Samsung Foundry (excluding System LSI) recorded 6.7% QoQ revenue growth to reach nearly $3.4 billion in 4Q25. Revenue was supported by shipments of new 2nm products, as well as the production of logic dies used in Samsung’s HBM4 memory. These contributions helped offset a slight decline in overall fab utilization. Samsung not only returned to profitability but also increased its market share from 6.8% to 7.1% to maintain second place.
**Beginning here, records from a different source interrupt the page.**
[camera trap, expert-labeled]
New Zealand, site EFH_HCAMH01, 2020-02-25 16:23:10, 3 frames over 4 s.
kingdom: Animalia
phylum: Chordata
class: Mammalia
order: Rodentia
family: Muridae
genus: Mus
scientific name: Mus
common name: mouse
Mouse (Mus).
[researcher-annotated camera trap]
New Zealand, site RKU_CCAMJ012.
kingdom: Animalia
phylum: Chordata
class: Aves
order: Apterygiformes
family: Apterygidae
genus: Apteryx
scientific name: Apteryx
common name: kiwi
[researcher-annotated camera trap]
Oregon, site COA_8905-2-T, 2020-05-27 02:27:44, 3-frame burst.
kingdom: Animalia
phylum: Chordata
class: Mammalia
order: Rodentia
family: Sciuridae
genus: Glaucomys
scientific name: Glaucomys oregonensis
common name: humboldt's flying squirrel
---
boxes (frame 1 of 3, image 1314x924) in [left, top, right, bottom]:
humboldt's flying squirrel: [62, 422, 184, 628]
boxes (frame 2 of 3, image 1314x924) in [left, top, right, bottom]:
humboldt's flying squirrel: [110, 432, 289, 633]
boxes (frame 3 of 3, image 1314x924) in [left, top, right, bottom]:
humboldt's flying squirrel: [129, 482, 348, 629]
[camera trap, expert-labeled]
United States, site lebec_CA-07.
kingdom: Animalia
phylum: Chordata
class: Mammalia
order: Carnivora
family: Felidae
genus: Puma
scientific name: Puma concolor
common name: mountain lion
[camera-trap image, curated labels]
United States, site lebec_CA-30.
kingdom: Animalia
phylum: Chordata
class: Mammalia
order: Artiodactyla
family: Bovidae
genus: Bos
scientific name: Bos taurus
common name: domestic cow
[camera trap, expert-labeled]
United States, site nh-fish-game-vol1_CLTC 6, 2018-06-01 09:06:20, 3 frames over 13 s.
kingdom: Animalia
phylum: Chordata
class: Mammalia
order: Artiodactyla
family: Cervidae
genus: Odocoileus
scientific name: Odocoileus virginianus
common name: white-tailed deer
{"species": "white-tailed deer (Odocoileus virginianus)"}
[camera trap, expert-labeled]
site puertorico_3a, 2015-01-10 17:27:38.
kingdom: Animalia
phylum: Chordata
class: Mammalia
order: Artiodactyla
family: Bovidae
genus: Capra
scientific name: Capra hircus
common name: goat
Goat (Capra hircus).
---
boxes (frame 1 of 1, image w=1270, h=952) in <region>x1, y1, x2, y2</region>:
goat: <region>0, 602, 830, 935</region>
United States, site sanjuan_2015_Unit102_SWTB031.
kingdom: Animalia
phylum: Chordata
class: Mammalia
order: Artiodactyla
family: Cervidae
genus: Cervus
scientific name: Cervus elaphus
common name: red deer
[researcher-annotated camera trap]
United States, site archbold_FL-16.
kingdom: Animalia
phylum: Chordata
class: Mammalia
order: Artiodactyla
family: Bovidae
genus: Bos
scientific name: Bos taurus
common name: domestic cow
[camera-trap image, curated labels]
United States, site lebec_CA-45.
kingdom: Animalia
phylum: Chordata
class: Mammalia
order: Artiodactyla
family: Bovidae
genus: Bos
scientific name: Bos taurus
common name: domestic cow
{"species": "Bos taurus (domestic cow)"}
SMIC ranked third as the company continued to benefit from localization demand. Revenue rose 4.5% QoQ to almost $2.49 billion, with growth driven by higher wafer shipments, slightly improved ASP, and additional photomask shipments toward the end of the year.
UMC remained fourth and revenue increased 0.9% QoQ to around $2 billion.
GlobalFoundries ranked fifth as wafer shipments and ASP improved, driving 8.4% QoQ revenue growth to $1.8 billion.
HuaHong Group ranked sixth. At its subsidiary HHGrace, demand for MCUs and PMICs lifted revenue 3.9% QoQ in 4Q25. After consolidating revenue from HLMC, HuaHong Group reported total revenue of approximately $1.22 billion, up 0.1% QoQ.

Tower’s semiconductor revenue rise 11.1% QoQ to $440 million, pushing the company ahead of Vanguard and Nexchip to take seventh place.
Vanguard ranked eighth, with revenue declining 1.6% QoQ to $406 million.
Nexchip claimed the ninth position, reporting a 5.3% QoQ drop in revenue to $388 million.
Finally, PSMC finished in tenth place with quarterly revenue rising 2% QoQ to approximately $370 million.